Noah Smith replies and argues that there is no such bias in economic facts, quite the opposite, the evidence is weak for some of these questions. So where is the bias coming from? My sense is that it is coming from models to which most economists feel very attached to. And this is partly the case because these models and their economic logic is the one that allows us to show the value that our profession adds. Let me explain.
Economists do not have a great reputation when it comes to forecasting. Given the number of jokes about the inability of economists to forecast anything, about how we assume away any interesting real world phenomena, many macroeconomists stay away from practical questions about policy [As an example, when Chris Sims was awarded the 2011 Nobel Prize in economics, he was very reluctant about giving policy recommendations to get out of the economic crisis.]
But even if you avoid those difficult empirical questions you can still impress your friends by showing how the logic of simple economic concepts can go very far in understanding complex real world phenomena. Talking about opportunity cost, the difference between nominal and real variables, introducing a general equilibrium effect in a macroeconomic question or using game theory to help improve the analysis of a strategic situation are examples where economists thrive and show the added value of the discipline.

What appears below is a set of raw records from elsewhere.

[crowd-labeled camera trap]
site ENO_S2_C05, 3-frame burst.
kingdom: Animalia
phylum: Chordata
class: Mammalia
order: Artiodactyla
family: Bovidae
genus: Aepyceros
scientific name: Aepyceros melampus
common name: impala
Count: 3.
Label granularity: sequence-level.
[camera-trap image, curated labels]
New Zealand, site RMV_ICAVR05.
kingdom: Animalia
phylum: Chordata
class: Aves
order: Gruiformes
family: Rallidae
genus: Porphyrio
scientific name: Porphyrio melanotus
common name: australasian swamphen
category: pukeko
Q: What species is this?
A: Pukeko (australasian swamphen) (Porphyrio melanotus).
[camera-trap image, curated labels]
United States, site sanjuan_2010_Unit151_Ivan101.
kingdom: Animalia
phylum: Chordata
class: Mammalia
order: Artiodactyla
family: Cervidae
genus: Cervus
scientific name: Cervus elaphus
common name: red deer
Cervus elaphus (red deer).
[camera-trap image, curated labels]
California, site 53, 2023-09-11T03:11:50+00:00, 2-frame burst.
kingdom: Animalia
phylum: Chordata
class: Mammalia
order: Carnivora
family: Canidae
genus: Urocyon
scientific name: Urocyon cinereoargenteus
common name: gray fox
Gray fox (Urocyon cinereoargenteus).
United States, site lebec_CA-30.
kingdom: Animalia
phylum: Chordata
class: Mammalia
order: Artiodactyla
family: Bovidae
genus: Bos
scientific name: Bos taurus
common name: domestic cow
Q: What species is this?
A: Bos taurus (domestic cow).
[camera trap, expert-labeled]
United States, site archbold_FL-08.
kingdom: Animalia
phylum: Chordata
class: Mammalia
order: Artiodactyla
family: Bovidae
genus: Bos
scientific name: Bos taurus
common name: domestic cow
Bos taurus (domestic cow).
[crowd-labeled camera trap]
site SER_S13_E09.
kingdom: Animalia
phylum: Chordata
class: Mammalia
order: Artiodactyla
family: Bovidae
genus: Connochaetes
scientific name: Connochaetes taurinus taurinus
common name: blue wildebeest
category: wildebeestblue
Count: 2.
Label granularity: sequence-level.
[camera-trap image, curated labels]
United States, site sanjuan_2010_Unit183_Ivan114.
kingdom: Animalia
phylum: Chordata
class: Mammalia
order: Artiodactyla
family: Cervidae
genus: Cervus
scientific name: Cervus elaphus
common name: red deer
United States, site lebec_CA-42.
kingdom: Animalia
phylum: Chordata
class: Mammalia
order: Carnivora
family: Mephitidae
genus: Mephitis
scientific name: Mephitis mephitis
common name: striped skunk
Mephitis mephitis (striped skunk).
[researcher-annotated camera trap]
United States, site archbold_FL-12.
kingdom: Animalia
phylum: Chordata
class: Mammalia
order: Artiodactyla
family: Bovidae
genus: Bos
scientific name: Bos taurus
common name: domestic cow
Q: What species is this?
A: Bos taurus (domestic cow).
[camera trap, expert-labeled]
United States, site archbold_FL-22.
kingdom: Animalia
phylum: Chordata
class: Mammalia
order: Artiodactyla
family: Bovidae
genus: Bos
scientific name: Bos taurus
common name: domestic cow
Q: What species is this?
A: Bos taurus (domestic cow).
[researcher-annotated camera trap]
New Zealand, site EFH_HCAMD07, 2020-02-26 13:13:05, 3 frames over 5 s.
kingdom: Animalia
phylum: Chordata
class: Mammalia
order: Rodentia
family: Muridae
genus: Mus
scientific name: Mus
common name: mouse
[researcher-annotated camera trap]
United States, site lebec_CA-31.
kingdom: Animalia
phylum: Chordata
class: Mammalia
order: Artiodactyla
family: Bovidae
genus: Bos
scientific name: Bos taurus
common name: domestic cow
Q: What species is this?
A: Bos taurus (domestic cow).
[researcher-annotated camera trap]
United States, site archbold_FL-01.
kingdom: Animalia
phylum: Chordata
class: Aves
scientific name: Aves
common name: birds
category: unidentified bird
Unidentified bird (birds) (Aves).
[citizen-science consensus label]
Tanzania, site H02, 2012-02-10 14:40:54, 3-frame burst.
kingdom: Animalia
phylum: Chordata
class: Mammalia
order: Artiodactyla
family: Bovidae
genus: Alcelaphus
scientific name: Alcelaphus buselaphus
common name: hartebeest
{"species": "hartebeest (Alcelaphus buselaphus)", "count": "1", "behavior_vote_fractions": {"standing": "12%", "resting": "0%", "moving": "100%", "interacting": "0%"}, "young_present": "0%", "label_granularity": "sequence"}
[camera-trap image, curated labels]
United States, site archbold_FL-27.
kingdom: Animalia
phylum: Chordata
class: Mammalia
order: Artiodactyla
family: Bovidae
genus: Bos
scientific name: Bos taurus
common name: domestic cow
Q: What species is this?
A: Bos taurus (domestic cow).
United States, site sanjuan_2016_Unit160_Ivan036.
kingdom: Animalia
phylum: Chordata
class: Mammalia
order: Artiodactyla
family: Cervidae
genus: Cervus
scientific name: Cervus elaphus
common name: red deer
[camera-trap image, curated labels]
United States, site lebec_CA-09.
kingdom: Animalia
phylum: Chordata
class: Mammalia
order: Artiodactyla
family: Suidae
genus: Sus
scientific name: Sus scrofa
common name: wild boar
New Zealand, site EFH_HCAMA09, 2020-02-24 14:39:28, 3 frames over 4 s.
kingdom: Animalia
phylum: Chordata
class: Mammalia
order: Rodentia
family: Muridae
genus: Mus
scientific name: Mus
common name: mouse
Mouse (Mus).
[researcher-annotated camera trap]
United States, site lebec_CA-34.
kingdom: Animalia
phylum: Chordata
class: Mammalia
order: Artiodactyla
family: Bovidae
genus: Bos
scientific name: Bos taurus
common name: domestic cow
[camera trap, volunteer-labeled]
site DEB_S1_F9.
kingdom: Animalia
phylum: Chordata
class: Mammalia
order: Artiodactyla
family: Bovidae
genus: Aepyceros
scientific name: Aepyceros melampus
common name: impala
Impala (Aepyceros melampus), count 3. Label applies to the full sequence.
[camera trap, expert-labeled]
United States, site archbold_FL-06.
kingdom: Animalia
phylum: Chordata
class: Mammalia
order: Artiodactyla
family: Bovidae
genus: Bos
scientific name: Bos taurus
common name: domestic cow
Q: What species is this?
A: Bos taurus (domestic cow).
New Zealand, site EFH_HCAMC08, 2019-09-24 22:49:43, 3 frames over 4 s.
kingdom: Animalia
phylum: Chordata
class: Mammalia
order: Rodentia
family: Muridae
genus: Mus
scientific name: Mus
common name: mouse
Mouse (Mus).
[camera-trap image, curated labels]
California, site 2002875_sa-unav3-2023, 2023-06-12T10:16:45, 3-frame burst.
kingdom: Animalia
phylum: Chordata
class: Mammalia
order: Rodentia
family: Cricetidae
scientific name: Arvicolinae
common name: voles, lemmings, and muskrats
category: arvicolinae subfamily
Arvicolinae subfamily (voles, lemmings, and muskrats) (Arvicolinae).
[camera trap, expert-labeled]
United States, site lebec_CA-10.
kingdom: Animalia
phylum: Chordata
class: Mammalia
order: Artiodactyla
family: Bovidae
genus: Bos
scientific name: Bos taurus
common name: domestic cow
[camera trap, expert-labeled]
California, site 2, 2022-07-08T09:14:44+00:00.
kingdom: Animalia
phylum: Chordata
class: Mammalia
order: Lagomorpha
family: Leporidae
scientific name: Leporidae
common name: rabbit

And in this spirit, when someone asks us why don’t we raise wages to increase demand we use our economic logic to explain that this does not work, that increases in wages will do the opposite by reducing employment and GDP because of the effects on labor costs. And when someone suggests that the central bank should print money and distribute it to every household so that we are all richer, we explain to them that this will only create inflation. This is the origin of the conservative bias of economists, the conservative nature of the benchmark model that economists use. Of course we also have models where increases in wages could lead to higher GDP and there are situations where large increases in the money supply could not generate much inflation but those are much more complex models and they represent an exceptions to the benchmark model that economists tend to start with when they teach or explain their subject to others.
And what is interesting is that this bias does not always show in casual conversations. Many macroeconomists do not use the intuition of the benchmark model when having a casual conversation about economic policy. For example, as Paul Krugman argues today in his blog, most economists share the view that during the current crisis monetary and fiscal policy should have been more aggressive. Similarly, in casual conversations and when confronted with questions about efficiency of financial markets or labor markets or health care economists tend to describe a world full of inefficiencies and where government intervention makes sense. But it is rare that you hear the same strong message when you read their research or when they speak about it in public. Paul Krugman is right in the sense that his views are in many ways mainstream today but it is the fact that he expresses them in such an open manner that sets him aside from many other macroeconomists. I can see why some feel uncomfortable about making such strong policy recommendations given the uncertainty we have about our models or the evidence. I personally find it very refreshing to see more academics being willing to share their views to a broader audience through blogs or articles in a way that enriches the economic debate (even if, unfortunately, it might not have such a big impact on economic policy).